How Anchor protocol works?

03 Feb 2022 Defi

Anchor protocol has been getting the limelight for the past year as it maintained a 20% deposit interest for it’s stablecoin. But the last few months, it has been getting the heat as their yield reserve is depleting. The high interest might not sustain for long.


Anchor protocol is a core component of Terra ecosystem. Terra is a blockchain, like Ethereum, but with a focus on being the Internet money. To do that, they have their own stablecoin – UST (aka Terra USD).
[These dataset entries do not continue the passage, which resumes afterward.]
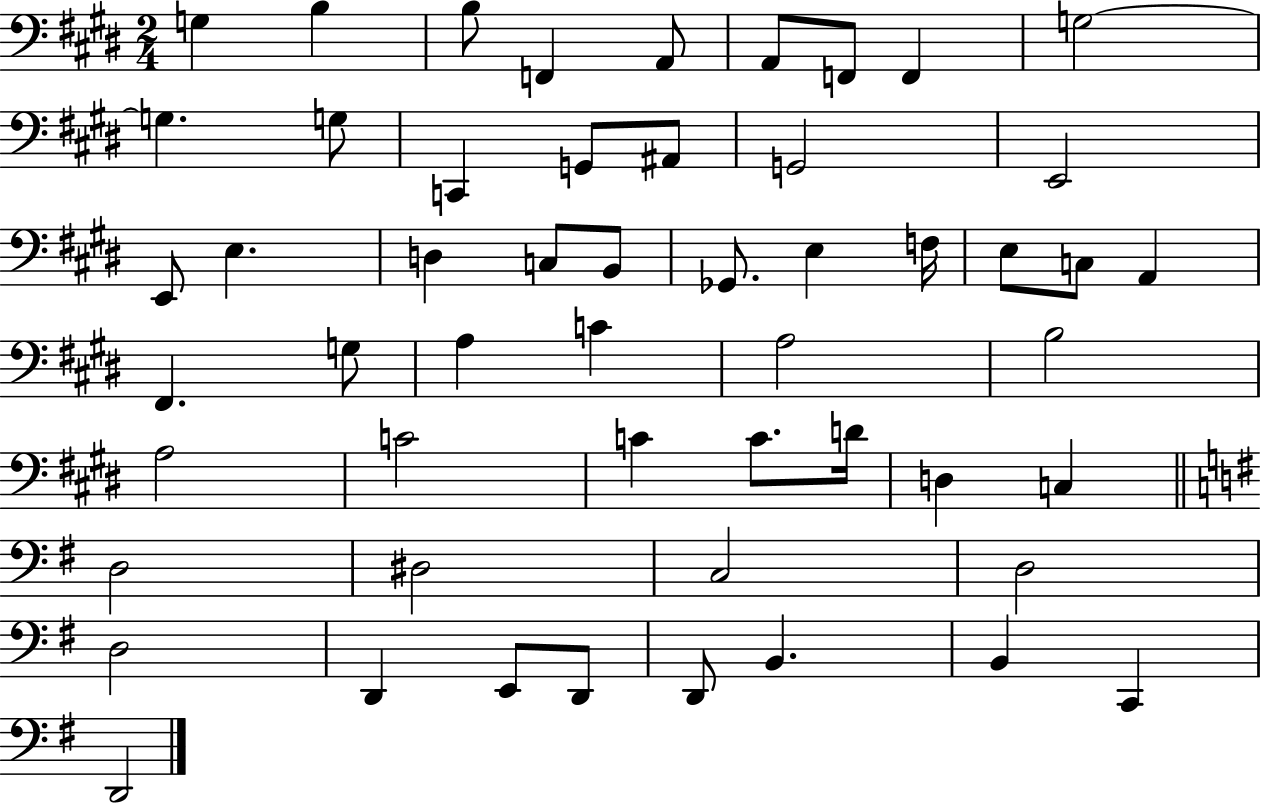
{
  \clef bass
  \numericTimeSignature
  \time 2/4
  \key e \major
  g4 b4 | b8 f,4 a,8 | a,8 f,8 f,4 | g2~~ | \break g4. g8 | c,4 g,8 ais,8 | g,2 | e,2 | \break e,8 e4. | d4 c8 b,8 | ges,8. e4 f16 | e8 c8 a,4 | \break fis,4. g8 | a4 c'4 | a2 | b2 | \break a2 | c'2 | c'4 c'8. d'16 | d4 c4 | \break \bar "||" \break \key g \major d2 | dis2 | c2 | d2 | \break d2 | d,4 e,8 d,8 | d,8 b,4. | b,4 c,4 | \break d,2 | \bar "|."
}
Don’t be confused with USDT (aka Tether), which is a very popular stablecoin.

Another component of Terra is Mirror protocol, which allow you to trade stock market!

What’s more, Terra has a real-world eCommerce use case with 10 million users. They partnered with CHAI, a Korean mobile payment service.

The value proposition

Anchor marketed themselves as “Better Savings”. True in a certain sense because you can 20% interest for depositing their stablecoin! As you know, stablecoin are pegged to fiat, so there is no volatilty like other tokens.
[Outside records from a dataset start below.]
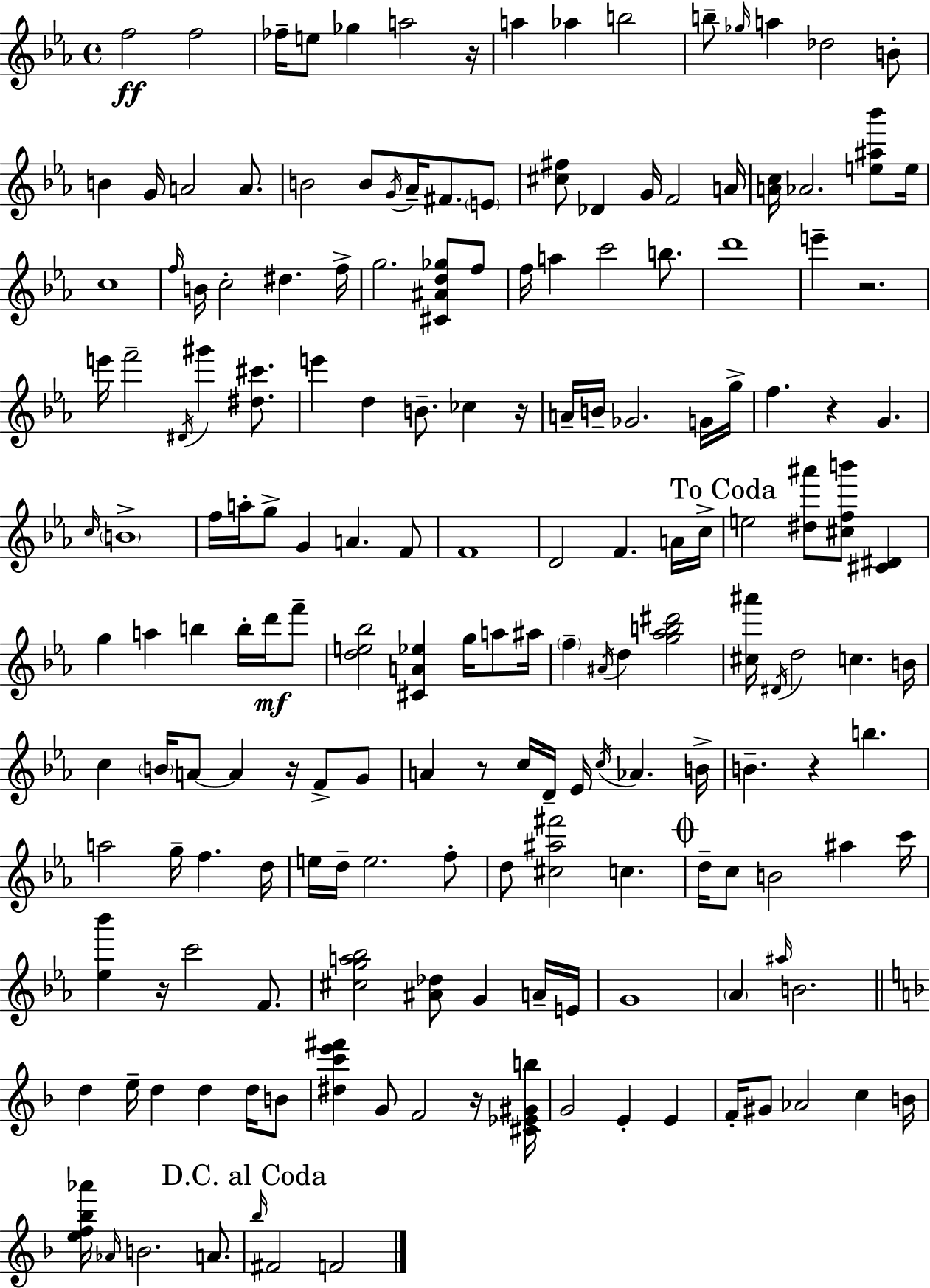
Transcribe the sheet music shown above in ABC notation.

X:1
T:Untitled
M:4/4
L:1/4
K:Cm
f2 f2 _f/4 e/2 _g a2 z/4 a _a b2 b/2 _g/4 a _d2 B/2 B G/4 A2 A/2 B2 B/2 G/4 _A/4 ^F/2 E/2 [^c^f]/2 _D G/4 F2 A/4 [Ac]/4 _A2 [e^a_b']/2 e/4 c4 f/4 B/4 c2 ^d f/4 g2 [^C^Ad_g]/2 f/2 f/4 a c'2 b/2 d'4 e' z2 e'/4 f'2 ^D/4 ^g' [^d^c']/2 e' d B/2 _c z/4 A/4 B/4 _G2 G/4 g/4 f z G c/4 B4 f/4 a/4 g/2 G A F/2 F4 D2 F A/4 c/4 e2 [^d^a']/2 [^cfb']/2 [^C^D] g a b b/4 d'/4 f'/2 [de_b]2 [^CA_e] g/4 a/2 ^a/4 f ^A/4 d [g_ab^d']2 [^c^a']/4 ^D/4 d2 c B/4 c B/4 A/2 A z/4 F/2 G/2 A z/2 c/4 D/4 _E/4 c/4 _A B/4 B z b a2 g/4 f d/4 e/4 d/4 e2 f/2 d/2 [^c^a^f']2 c d/4 c/2 B2 ^a c'/4 [_e_b'] z/4 c'2 F/2 [^cga_b]2 [^A_d]/2 G A/4 E/4 G4 _A ^a/4 B2 d e/4 d d d/4 B/2 [^dc'e'^f'] G/2 F2 z/4 [^C_E^Gb]/4 G2 E E F/4 ^G/2 _A2 c B/4 [ef_b_a']/4 _A/4 B2 A/2 _b/4 ^F2 F2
Not not exactly true, because they are not like bank savings account. They come with more risks. Before I discuss the risks, let’s understand how it works next.

Anyway, a better comparison is with other stablecoin staking, such as USDC, which you can easily earn 8-12% on

How they generate such high interest

Anchor is like a business with Profit & Loss (P&L).

The “profit” comes from:

  1. Borrower of their UST must pay an interest of ~10%
  2. Borrower also have to put LUNA or ETH as collateral, which will in turn provide staking rewards

The “loss” comes from:

  1. Users who deposit UST earns 20%

It’s just that simple. Like a business there are good times and bad times. When the profit > loss, the surplus will be added to a Yield Reserve. When profit < loss, the deficit will be taken from the Yield Reserve.

Anchor Spreadsheet

I have created this to show how the yield reserve will be affected by all the different parts of the business. This is the snapshot as of Feb 3, 2022:

You can duplicate this sheet, and play around with the scenarios, namely: what if LUNA price drops? What if borrow interest increases?
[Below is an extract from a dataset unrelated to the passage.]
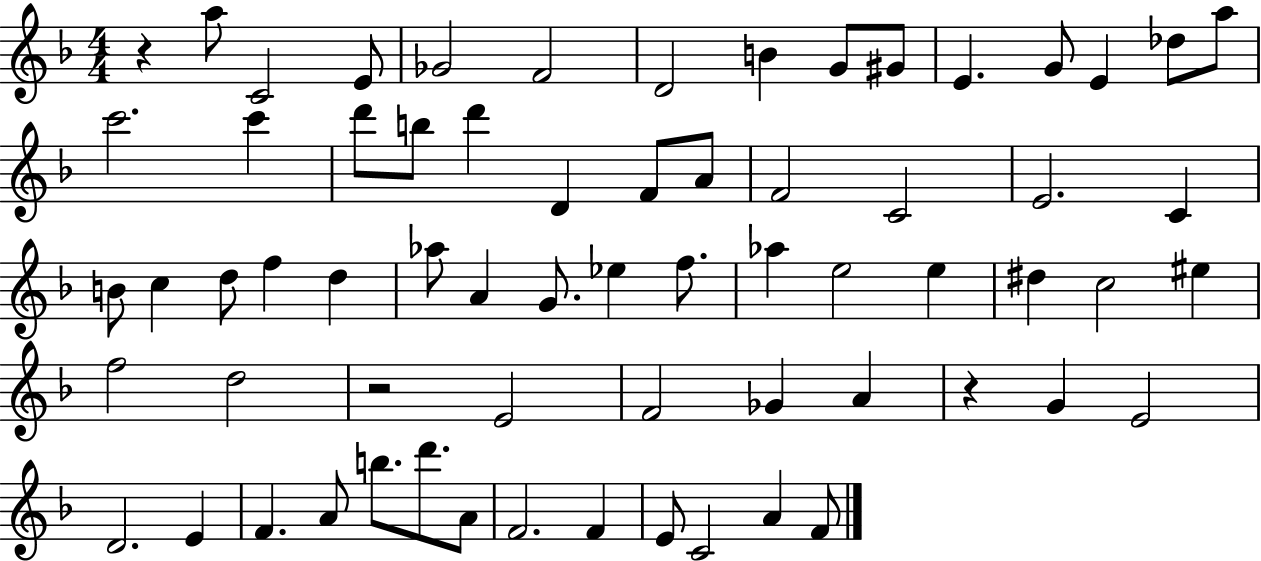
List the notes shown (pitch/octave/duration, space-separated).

R/q A5/e C4/h E4/e Gb4/h F4/h D4/h B4/q G4/e G#4/e E4/q. G4/e E4/q Db5/e A5/e C6/h. C6/q D6/e B5/e D6/q D4/q F4/e A4/e F4/h C4/h E4/h. C4/q B4/e C5/q D5/e F5/q D5/q Ab5/e A4/q G4/e. Eb5/q F5/e. Ab5/q E5/h E5/q D#5/q C5/h EIS5/q F5/h D5/h R/h E4/h F4/h Gb4/q A4/q R/q G4/q E4/h D4/h. E4/q F4/q. A4/e B5/e. D6/e. A4/e F4/h. F4/q E4/e C4/h A4/q F4/e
What if the Yield Reserve is depleted?

This is a question many asked. Some wonder if Anchor/Terra will collapse once the yield reserve is depleted.

There is nothing much to worry about. They designed for it:

If real yield < Anchor Rate, the yield shortfall is drawn down from the yield reserve until it is depleted. Additionally, ANC incentives to borrowers increase by 50% every week until the real yield converges to the Anchor Rate.

One thing I didn’t point out earlier is that borrowers have an incentive to borrow – they earn ANC token! So when the reserve is depleted, they earn even more ANC. There will be more borrowers, because they can potentially earn more than the interest paid.

Even the CEO said:

the yield reserve is designed that way (can be depleted), and when that happens, yields will drop to 15%, which is still be far the highest return for a stablecoin.

The risks

So, it seems like everything is sound. There are only some risks to discuss.

UST can become unpegged. This is quite unlikely due to the algorithmic nature of this stablecoin, which uses a burn and mint way to maintain the peg. I will not discuss the details, but in short, if UST becomes $0.80, then LUNA will decrease in price, and push up UST price, vice versa.

Deposit rate will decrease. Yes, this can happen. If so, simply move away if you have better opportunities!

Whole of Terra might spiral to death? Anything is possible, but the ecosystem is strong.